« em: Agosto 02, 2007, 06:42:48 pm »
O CANAL (RENOVADO) DO PANAMÁ
Uma expedição comandada por Martin Fernández Enciso, de que fazia parte Vasco Nuñes Balboa, funda, em 1510, a vila de Santa Maria del Darién na costa norte do istmo, actualmente entre o Panamá e a Colômbia. Os colonos não aceitam a actuação de Enciso e depõem-no, possivelmente com a ajuda de Balboa. Ficando encarregado do governo da colónia, Balboa acompanhado de 190 homens, atravessa o istmo e, do alto de uma serra, descobre no dia 25 de Setembro de 1513, o Oceano Pacífico, que toma posse em nome da coroa de Castela. Balboa envia notícia da descoberta para a corte. Todavia, os seus inimigos conseguem a nomeação de um novo governador, Pedrarias Dávila.
Balboa cai em desgraça, acabando por ser executado na praça pública no ano de graça de 1517.
O Pacífico foi um oceano privilegiado para os Espanhóis, assim como o Índico foi para os Portugueses. Pelas águas daquele extenso mar transportaram-se enormes riquezas, em especial o ouro e a prata do Perú, que em seguida atravessavam o istmo entre os dois continentes americanos sobre o dorso de mulas, que se constituíam em enormes comboios. Na costa atlântica, o embarque fazia-se em navios a partir de Nombre de Dios e, depois, no século XVII, de Portobelo com destino a Espanha.
O istmo foi, portanto, uma indesejável barreira à circulação das cargas que seguiam para Espanha e, houve quem propusesse rasgá-lo para que fosse possível a passagem franca dos navios entre os dois oceanos. Fernando Cortez admitiu que a passagem se fizesse em Tehuantec (México). Carlos V, em 1523, chegou a ordenar que se fizesse um levantamento para se escolher o melhor local para rasgar o istmo.
António Galvão interessou-se, também, por este assunto. Filho de Duarte Galvão, cronista-mór do reino, aquele ilustre português, que foi governador das Molucas, deixou a seu amigo Francisco de Sousa Tavares um manuscrito que foi publicado em 1563, seis anos após a morte do autor. Nesta obra que, na sua primeira edição tem o título Tratado que compôs o nobre & notauel capitão Antonio Galuão...são propostas quatro soluções para o traçado do canal entre os dois oceanos. A primeira no actual México, alcançando o Pacífico em Tehuantepec; uma segunda atravessando o lago Nicarágua; uma terceira que não diferia grandemente do traçado do canal que veio a ser construído; e, por fim, uma outra precisamente entre os golfos de Uraba e de S. Miguel, muito próximo do território que é hoje a Colômbia.
É curioso notar que, passados três séculos, quando os Estados Unidos se debruçaram, mais atentamente, sobre o traçado deste canal, foram consideradas as soluções propostas por Galvão à excepção da situada no México. Mas, entretanto, outras propostas foram surgindo. No princípio do século XIX, o cientista alemão von Humboldt interessa-se pelo projecto. Em 1826 chega mesmo a constituir-se a Companhia Americana do Canal Marítimo Pacífico-Atlântico, para a construção de uma via que passava pelo lago Nicarágua, que não vai por diante. A descoberta de ouro na Califórnia, em 1848, estimula os Estados Unidos pelo assunto, mas sem resultados concretos. De 1850 a 1855 constrói-se uma linha de caminho de ferro no istmo, que vai de Colombo a Panamá, mas este empreendimento faz-se à custa de numerosas vítimas, dada a insalubridade da região.

=====

## [Requisitos]
Edite o trecho selecionado desde "O Pacífico foi" até "rasgar o istmo.", inclusive, substituindo "mulas" por "burros". Baseie-se somente no trecho selecionado.

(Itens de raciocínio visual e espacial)
=====

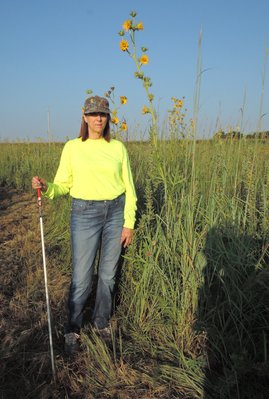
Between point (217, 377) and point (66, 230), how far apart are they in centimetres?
274

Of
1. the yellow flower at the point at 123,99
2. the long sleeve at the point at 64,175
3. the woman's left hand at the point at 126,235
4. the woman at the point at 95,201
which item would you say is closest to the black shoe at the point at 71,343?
the woman at the point at 95,201

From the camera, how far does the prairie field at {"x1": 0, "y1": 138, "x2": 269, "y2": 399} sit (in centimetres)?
213

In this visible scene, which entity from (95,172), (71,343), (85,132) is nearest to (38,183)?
(95,172)

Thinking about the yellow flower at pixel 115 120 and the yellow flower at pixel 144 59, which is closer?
the yellow flower at pixel 144 59

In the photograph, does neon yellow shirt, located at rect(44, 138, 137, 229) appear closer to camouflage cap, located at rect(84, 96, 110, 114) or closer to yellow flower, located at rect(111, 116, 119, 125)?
camouflage cap, located at rect(84, 96, 110, 114)

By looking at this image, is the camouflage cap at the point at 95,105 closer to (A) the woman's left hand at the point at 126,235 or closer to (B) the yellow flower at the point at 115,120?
(A) the woman's left hand at the point at 126,235

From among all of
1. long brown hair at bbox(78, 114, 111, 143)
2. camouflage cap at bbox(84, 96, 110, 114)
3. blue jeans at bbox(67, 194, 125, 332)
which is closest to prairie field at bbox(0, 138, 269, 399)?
blue jeans at bbox(67, 194, 125, 332)

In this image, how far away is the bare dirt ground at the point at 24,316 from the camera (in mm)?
2299

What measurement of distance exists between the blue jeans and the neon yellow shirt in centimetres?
7

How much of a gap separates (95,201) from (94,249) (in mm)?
360

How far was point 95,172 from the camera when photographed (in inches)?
105

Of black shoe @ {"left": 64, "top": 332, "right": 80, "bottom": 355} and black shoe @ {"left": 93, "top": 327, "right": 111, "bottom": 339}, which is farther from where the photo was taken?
black shoe @ {"left": 93, "top": 327, "right": 111, "bottom": 339}

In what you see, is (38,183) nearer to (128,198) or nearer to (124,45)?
(128,198)

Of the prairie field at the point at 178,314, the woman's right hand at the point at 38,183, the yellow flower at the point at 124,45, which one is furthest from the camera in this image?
the yellow flower at the point at 124,45
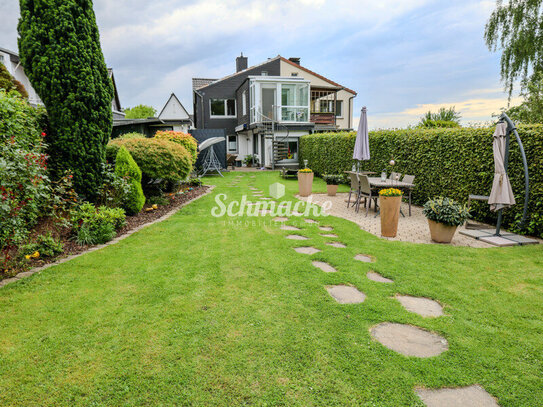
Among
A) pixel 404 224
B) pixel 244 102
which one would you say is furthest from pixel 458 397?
pixel 244 102

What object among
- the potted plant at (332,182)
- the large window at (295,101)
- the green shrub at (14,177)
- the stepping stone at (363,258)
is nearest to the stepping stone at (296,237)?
the stepping stone at (363,258)

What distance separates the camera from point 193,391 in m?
2.04

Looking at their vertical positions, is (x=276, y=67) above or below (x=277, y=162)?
above

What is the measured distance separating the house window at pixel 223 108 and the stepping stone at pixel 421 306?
80.8ft

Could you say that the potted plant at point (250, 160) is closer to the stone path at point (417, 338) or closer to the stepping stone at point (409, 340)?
the stone path at point (417, 338)

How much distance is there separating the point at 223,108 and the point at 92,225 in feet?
72.9

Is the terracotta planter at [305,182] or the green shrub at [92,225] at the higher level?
the terracotta planter at [305,182]

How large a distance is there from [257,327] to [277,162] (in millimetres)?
16988

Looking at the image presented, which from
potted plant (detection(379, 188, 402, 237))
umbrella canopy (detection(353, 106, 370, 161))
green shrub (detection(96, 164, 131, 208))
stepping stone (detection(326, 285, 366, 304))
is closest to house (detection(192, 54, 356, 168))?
umbrella canopy (detection(353, 106, 370, 161))

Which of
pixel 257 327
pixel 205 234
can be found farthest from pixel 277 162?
pixel 257 327

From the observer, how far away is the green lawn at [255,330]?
81.1 inches

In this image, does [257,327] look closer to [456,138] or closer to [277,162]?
[456,138]

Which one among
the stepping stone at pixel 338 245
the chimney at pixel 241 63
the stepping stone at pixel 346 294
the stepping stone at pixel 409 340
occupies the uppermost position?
the chimney at pixel 241 63

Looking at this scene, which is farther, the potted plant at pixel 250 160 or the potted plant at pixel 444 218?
the potted plant at pixel 250 160
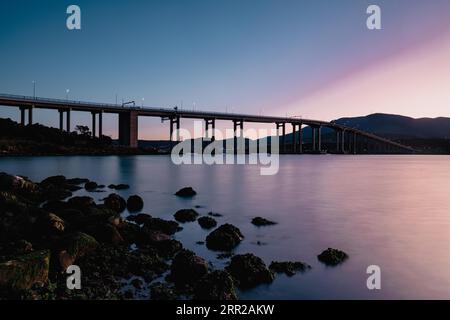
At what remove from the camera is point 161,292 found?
7414 millimetres

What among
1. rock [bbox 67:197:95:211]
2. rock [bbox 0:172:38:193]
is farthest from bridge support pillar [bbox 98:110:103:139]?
rock [bbox 67:197:95:211]

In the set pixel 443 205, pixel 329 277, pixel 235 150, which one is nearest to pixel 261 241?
pixel 329 277

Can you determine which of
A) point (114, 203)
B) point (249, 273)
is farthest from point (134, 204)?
point (249, 273)

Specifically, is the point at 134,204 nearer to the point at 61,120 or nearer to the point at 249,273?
the point at 249,273

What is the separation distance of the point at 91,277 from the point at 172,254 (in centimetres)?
266

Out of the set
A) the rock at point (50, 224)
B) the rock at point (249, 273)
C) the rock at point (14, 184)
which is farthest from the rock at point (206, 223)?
the rock at point (14, 184)

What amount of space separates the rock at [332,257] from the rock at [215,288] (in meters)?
4.14

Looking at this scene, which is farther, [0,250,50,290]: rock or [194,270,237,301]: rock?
[194,270,237,301]: rock

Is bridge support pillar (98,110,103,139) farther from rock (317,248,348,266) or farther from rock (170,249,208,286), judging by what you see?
rock (170,249,208,286)

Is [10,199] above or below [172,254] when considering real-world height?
above

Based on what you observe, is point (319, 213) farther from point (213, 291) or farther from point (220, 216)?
point (213, 291)

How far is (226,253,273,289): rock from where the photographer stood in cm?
832

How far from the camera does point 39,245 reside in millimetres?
8812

=====

## [Resposta correta]
O Pacífico foi um oceano privilegiado para os Espanhóis, assim como o Índico foi para os Portugueses. Pelas águas daquele extenso mar transportaram-se enormes riquezas, em especial o ouro e a prata do Perú, que em seguida atravessavam o istmo entre os dois continentes americanos sobre o dorso de burros, que se constituíam em enormes comboios. Na costa atlântica, o embarque fazia-se em navios a partir de Nombre de Dios e, depois, no século XVII, de Portobelo com destino a Espanha.
O istmo foi, portanto, uma indesejável barreira à circulação das cargas que seguiam para Espanha e, houve quem propusesse rasgá-lo para que fosse possível a passagem franca dos navios entre os dois oceanos. Fernando Cortez admitiu que a passagem se fizesse em Tehuantec (México). Carlos V, em 1523, chegou a ordenar que se fizesse um levantamento para se escolher o melhor local para rasgar o istmo.